THE EXERCISE -> Write out the records word for word, with no pictures.

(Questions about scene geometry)
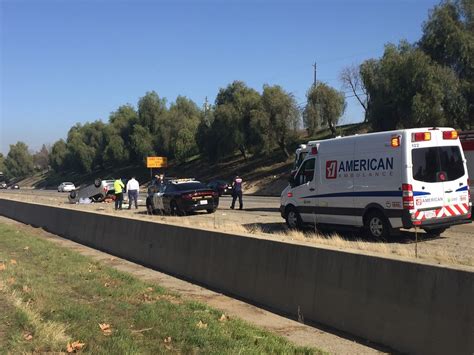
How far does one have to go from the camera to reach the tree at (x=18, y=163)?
164 m

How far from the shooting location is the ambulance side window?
14902 millimetres

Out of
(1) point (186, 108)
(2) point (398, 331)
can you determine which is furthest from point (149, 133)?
(2) point (398, 331)

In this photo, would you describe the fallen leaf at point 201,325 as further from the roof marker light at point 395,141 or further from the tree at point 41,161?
the tree at point 41,161

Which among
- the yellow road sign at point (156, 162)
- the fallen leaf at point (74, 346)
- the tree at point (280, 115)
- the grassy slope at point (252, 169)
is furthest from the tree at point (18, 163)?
the fallen leaf at point (74, 346)

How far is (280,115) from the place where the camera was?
181 feet

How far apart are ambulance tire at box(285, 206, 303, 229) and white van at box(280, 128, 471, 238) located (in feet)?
4.53

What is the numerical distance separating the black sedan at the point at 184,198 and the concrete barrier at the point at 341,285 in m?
11.1

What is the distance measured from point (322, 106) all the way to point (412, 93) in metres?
16.5

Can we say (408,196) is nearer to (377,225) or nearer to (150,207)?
(377,225)

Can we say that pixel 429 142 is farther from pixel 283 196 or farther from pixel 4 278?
pixel 4 278

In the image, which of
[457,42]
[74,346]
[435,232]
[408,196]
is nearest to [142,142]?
[457,42]

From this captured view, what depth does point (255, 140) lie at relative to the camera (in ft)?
190

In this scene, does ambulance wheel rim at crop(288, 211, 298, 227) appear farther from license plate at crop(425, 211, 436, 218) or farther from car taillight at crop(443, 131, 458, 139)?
car taillight at crop(443, 131, 458, 139)

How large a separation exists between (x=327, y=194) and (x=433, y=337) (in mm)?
8996
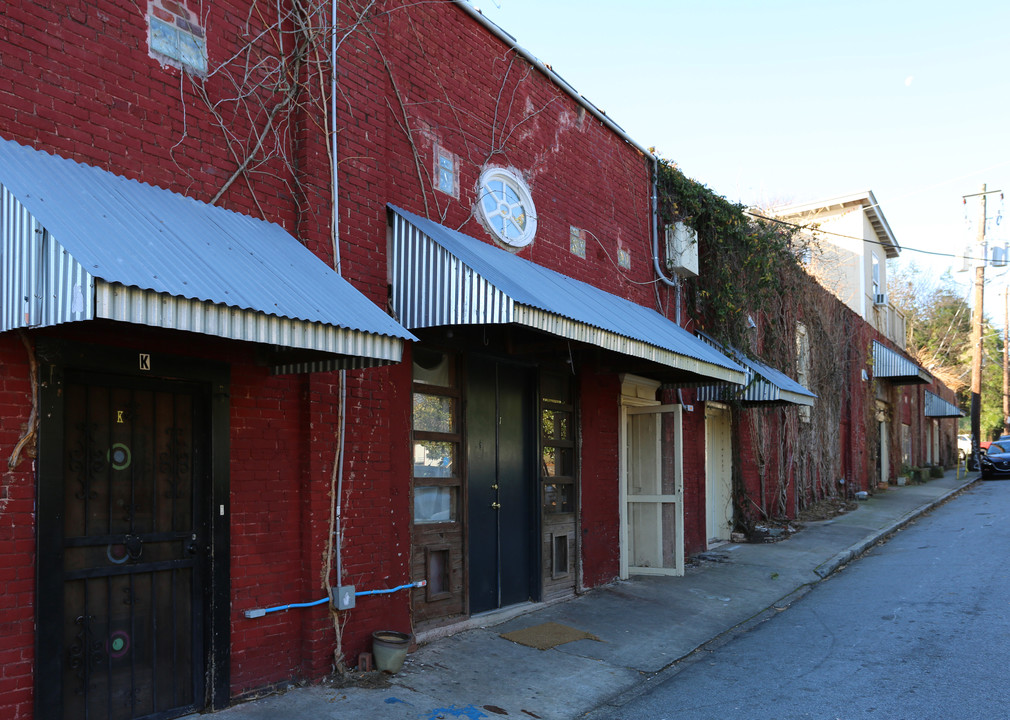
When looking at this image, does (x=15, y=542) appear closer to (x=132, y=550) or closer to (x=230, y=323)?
(x=132, y=550)

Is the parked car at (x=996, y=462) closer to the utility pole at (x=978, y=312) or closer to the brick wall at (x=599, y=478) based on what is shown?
the utility pole at (x=978, y=312)

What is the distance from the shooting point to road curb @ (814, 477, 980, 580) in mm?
11560

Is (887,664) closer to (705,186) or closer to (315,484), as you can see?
(315,484)

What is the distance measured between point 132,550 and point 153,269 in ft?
6.09

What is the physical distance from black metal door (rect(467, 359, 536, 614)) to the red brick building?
0.11ft

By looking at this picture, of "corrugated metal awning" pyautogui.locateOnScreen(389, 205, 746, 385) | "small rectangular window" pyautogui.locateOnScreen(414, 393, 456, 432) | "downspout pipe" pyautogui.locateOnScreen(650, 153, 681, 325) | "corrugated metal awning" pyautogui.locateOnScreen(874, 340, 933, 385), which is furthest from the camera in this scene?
"corrugated metal awning" pyautogui.locateOnScreen(874, 340, 933, 385)

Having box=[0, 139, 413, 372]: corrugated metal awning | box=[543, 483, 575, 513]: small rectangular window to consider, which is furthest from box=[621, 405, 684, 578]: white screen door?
box=[0, 139, 413, 372]: corrugated metal awning

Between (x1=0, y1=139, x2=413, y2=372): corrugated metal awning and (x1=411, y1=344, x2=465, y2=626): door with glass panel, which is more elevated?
(x1=0, y1=139, x2=413, y2=372): corrugated metal awning

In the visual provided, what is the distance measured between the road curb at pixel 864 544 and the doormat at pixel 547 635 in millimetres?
4922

EXERCISE OUTPUT ->
How far does one have to go from the camera to reach the tree at (x=18, y=163)?
164 m

How far from the shooting location is the ambulance side window?
14902 millimetres

Out of
(1) point (186, 108)
(2) point (398, 331)
can you determine which is furthest from point (149, 133)?
(2) point (398, 331)

In this photo, would you describe the fallen leaf at point 201,325 as further from the roof marker light at point 395,141 or further from the tree at point 41,161?
the tree at point 41,161

Which among
- the yellow road sign at point (156, 162)
- the fallen leaf at point (74, 346)
- the tree at point (280, 115)
- the grassy slope at point (252, 169)
is furthest from the tree at point (18, 163)?
the fallen leaf at point (74, 346)

How far is (280,115) from the place where the camera was?
181 feet

How far apart are ambulance tire at box(285, 206, 303, 229) and white van at box(280, 128, 471, 238) located (in feet)?
4.53

What is the numerical distance separating the black sedan at the point at 184,198 and the concrete barrier at the point at 341,285 in m?
11.1

What is the distance measured from point (322, 106) all the way to point (412, 93) in metres?
16.5

Can we say (408,196) is nearer to (377,225) or nearer to (150,207)?
(377,225)

Can we say that pixel 429 142 is farther from pixel 283 196 or farther from pixel 4 278?
pixel 4 278

In the image, which of
[457,42]
[74,346]
[435,232]
[408,196]
is nearest to [142,142]?
[457,42]

From this captured view, what depth does point (255, 140) lie at relative to the camera (in ft)?
190

In this scene, does ambulance wheel rim at crop(288, 211, 298, 227) appear farther from license plate at crop(425, 211, 436, 218) or farther from car taillight at crop(443, 131, 458, 139)?
car taillight at crop(443, 131, 458, 139)

How large a separation exists between (x=327, y=194) and (x=433, y=337) (in mm)?
8996
When looking at this image, does (x=15, y=542) appear closer to (x=132, y=550) or closer to (x=230, y=323)?
(x=132, y=550)

Is the parked car at (x=996, y=462) closer to the utility pole at (x=978, y=312) or closer to the brick wall at (x=599, y=478) based on what is shown?
the utility pole at (x=978, y=312)

What is the distance from the shooting point to road curb @ (814, 477, 980, 580) in mm?
11560

Is (887,664) closer to (705,186) or closer to (315,484), as you can see?
(315,484)

What is the distance measured between point 132,550 and point 153,269 in ft?
6.09

What is the physical distance from black metal door (rect(467, 359, 536, 614)) to the red brick building?
0.11ft

By looking at this picture, of "corrugated metal awning" pyautogui.locateOnScreen(389, 205, 746, 385) | "small rectangular window" pyautogui.locateOnScreen(414, 393, 456, 432) | "downspout pipe" pyautogui.locateOnScreen(650, 153, 681, 325) | "corrugated metal awning" pyautogui.locateOnScreen(874, 340, 933, 385), which is furthest from the camera in this scene?
"corrugated metal awning" pyautogui.locateOnScreen(874, 340, 933, 385)

Having box=[0, 139, 413, 372]: corrugated metal awning | box=[543, 483, 575, 513]: small rectangular window to consider, which is furthest from box=[621, 405, 684, 578]: white screen door?
box=[0, 139, 413, 372]: corrugated metal awning

Between (x1=0, y1=139, x2=413, y2=372): corrugated metal awning and (x1=411, y1=344, x2=465, y2=626): door with glass panel, which is more elevated?
(x1=0, y1=139, x2=413, y2=372): corrugated metal awning

In the visual provided, what is the distance measured between the road curb at pixel 864 544 and the doormat at pixel 547 635 in millimetres?
4922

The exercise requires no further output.